TAIWAN ARMS THAW
The Pentagon is expected to notify Congress in the next several days that it wants approval to sell Taiwan a major arms package, which would end a freeze on arms sales to the island state imposed before the Beijing Olympics, according to a senior defense official.
The arms package is expected to include seven weapons systems but not advanced F-16 jets sought by the island, said Jason Yuan, Taiwan’s chief diplomatic representative in the United States.
The de facto Taiwanese ambassador told reporters and editors at The Washington Times that he expects the Pentagon to make the notification before Congress adjourns around Sept. 26. “I’m optimistic because we don’t think we’re going to get any opposition from the Congress,” Mr. Yuan said of the formal notification and expected 30-day congressional approval process.

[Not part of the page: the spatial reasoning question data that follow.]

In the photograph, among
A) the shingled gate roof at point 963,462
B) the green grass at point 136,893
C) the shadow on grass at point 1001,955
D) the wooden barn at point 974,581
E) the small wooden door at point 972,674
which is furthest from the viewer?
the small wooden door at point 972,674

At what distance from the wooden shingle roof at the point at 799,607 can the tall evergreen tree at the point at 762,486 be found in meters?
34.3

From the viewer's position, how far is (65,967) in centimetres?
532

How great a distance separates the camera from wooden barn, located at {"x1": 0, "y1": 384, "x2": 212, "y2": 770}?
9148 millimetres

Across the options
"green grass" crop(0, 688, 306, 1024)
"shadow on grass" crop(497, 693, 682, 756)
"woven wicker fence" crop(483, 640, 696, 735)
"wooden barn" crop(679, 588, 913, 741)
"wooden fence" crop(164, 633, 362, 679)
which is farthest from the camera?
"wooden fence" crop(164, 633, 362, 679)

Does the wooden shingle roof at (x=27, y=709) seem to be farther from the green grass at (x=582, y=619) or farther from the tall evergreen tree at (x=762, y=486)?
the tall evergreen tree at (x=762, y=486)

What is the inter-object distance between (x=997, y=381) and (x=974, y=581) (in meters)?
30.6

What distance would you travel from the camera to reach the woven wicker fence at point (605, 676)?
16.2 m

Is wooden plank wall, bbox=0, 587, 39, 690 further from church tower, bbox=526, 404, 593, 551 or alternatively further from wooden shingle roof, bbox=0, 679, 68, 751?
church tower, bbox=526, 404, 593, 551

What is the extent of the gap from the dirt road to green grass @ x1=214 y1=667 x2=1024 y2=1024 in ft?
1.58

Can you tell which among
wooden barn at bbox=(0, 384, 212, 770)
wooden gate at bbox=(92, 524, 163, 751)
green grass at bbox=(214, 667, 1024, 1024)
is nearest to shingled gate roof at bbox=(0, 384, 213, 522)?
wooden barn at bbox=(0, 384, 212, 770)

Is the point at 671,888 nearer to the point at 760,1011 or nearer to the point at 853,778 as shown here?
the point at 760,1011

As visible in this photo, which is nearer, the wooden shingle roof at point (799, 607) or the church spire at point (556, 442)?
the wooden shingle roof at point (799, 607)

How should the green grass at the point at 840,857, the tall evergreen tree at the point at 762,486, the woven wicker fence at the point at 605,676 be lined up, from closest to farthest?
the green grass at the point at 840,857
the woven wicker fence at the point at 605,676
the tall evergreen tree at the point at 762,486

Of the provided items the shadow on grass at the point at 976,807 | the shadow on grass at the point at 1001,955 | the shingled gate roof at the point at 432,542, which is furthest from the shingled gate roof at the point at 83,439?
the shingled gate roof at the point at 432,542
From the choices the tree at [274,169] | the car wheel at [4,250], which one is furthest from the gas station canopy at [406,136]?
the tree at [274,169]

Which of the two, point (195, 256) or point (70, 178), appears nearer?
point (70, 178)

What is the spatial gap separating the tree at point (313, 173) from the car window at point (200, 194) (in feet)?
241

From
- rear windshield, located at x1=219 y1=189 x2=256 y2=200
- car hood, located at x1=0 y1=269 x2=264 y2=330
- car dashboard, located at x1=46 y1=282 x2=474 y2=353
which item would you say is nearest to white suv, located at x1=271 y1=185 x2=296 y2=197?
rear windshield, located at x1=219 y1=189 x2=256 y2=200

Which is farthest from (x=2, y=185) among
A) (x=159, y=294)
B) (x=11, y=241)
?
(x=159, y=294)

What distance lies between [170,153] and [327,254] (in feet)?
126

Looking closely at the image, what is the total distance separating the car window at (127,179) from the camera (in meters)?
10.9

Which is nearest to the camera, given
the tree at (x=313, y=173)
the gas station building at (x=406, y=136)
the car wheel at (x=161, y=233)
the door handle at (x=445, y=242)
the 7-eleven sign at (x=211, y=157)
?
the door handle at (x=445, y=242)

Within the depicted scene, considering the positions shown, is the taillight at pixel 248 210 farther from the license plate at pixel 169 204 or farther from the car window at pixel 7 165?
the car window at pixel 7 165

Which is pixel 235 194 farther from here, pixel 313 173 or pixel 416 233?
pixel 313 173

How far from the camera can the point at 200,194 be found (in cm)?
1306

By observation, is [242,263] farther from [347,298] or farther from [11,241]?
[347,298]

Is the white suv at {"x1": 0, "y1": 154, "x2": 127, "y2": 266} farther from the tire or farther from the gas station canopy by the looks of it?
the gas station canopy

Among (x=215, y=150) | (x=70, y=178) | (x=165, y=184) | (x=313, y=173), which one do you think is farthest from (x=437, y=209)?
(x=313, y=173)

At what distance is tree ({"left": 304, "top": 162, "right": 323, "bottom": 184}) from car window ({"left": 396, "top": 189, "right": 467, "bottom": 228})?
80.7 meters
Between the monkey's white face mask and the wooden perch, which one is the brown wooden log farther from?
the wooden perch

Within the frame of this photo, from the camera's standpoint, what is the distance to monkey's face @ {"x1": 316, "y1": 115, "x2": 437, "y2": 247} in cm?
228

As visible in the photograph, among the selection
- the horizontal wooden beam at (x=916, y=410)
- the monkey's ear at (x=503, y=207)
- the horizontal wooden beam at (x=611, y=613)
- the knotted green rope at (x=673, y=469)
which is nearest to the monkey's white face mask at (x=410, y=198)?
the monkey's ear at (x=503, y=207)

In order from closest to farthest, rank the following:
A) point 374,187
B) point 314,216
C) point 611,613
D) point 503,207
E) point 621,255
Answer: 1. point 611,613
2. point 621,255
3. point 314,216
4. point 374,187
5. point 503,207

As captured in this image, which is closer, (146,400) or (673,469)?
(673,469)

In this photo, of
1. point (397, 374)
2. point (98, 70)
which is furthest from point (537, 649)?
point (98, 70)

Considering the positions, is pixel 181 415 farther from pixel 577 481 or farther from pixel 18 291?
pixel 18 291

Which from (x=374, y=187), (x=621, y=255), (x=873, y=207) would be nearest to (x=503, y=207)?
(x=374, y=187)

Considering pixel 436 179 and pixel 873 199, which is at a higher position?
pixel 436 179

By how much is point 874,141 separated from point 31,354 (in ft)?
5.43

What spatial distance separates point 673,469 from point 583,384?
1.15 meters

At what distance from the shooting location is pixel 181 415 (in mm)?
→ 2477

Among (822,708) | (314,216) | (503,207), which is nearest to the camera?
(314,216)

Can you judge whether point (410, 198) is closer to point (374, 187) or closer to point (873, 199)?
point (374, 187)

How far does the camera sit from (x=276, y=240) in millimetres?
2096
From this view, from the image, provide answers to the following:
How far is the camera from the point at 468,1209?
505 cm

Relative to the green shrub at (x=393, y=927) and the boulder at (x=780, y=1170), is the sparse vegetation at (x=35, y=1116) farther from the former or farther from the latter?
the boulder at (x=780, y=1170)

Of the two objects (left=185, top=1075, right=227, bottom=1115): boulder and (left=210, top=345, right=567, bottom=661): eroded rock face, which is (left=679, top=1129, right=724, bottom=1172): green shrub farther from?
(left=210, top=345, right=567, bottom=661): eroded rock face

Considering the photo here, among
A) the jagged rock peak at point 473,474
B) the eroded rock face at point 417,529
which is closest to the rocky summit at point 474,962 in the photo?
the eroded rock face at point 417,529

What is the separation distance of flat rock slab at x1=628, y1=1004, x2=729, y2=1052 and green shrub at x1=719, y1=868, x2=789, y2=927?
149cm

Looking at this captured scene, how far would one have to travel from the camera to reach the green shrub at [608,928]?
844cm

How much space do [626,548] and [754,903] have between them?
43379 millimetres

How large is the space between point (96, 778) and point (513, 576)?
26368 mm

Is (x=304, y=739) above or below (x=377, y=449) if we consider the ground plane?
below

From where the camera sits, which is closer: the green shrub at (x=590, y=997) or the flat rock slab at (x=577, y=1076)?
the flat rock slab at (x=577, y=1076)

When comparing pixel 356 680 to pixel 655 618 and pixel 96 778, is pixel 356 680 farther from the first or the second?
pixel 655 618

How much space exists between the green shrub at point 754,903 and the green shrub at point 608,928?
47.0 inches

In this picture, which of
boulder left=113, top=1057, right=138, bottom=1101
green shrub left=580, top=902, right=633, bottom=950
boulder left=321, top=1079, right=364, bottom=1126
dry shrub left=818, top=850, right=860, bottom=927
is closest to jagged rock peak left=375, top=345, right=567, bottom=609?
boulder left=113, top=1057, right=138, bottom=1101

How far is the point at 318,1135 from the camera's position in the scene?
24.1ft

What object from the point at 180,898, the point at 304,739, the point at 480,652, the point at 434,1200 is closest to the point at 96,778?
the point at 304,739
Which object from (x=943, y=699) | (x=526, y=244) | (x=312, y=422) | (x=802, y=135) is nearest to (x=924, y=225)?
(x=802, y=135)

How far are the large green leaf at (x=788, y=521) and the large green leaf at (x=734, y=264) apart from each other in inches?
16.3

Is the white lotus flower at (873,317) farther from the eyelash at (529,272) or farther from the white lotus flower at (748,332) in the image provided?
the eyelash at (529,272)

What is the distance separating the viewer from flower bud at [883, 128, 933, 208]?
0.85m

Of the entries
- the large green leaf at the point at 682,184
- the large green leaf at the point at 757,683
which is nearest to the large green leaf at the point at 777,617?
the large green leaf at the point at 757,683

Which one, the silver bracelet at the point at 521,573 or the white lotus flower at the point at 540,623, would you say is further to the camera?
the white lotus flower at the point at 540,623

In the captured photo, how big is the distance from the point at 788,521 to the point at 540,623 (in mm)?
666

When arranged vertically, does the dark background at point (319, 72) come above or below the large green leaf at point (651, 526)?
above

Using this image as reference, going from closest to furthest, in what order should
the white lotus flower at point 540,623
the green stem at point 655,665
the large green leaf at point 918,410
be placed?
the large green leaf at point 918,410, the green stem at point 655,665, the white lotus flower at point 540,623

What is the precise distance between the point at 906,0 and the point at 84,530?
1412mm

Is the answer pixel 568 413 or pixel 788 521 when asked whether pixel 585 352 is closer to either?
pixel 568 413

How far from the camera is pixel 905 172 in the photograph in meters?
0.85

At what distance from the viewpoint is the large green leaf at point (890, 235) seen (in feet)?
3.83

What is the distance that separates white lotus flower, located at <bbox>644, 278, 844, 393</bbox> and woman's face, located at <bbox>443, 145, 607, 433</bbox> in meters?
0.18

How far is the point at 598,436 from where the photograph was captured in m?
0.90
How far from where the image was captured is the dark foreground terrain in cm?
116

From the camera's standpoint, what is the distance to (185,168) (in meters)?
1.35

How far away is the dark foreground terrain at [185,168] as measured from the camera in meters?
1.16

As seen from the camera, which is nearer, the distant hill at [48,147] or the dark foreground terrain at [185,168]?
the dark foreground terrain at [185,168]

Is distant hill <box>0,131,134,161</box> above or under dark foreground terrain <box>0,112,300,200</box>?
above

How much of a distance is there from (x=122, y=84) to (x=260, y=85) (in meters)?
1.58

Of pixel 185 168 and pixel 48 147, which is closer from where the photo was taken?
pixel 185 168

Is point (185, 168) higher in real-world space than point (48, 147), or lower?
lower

Mr. Yuan disputed the widely reported arms freeze that was put in place and acknowledged by Adm. Timothy J. Keating, the U.S. Pacific Command leader.
As first reported in this space in May, the arms freeze was backed by U.S. Ambassador to China Clark T. Randt Jr., who urged President Bush to temporarily cut off sales to avoid upsetting China before the Olympics.
Mr. Yuan said political squabbling in Taiwan caused delays in approving Taipei’s arms budget, which finally passed the legislature in June.
Mr. Yuan said that after the inauguration in May of Taiwanese leader Ma Ying-jeou, the Bush administration asked for a “direct message” from Taiwan about whether the government wanted the arms.
“We made it very very clear from the top down to here,” Mr. Yuan said of Taiwan’s need for the arms deal. “We said we’re serious, [the arms budget] already passed the [Taiwan] congress. Please notify the [U.S.] Congress.”
Pentagon press secretary Geoff Morrell declined to say when the arms-sale notification would go to Congress, and he said the package remains under interagency review. “When the interagency process achieves a final decision for any specific arms sales, we will notify Congress,” he said in an e-mail.
Mr. Yuan said “time is short” for the notification and that if it is not made before Congress ends its current session, the contentious budgeting process in Taiwan will have to be repeated, beginning in January.
The arms package is expected to include most or all of the following requested arms: E-2T surveillance aircraft upgrades; Patriot PAC-3 anti-missile systems; a feasibility study for building eight diesel-electrical submarines; submarine-launched harpoon missiles; transport and attack helicopters; and a midrange anti-armor missile.
Mr. Yuan said Taiwan also had budgeted for the purchase of advanced F-16 jets to replace older Taiwanese indigenous fighters, but the Bush administration is not expected to approve jet sales until the other arms are purchased first.
All the arms are defensive weapons needed to help Taiwan engage in a dialogue with mainland China, Mr. Yuan said. “Defense items [are] the key,” he said. “If we don’t have strength, how can you open up a dialogue with them? They still have a thousand missiles aimed at us.”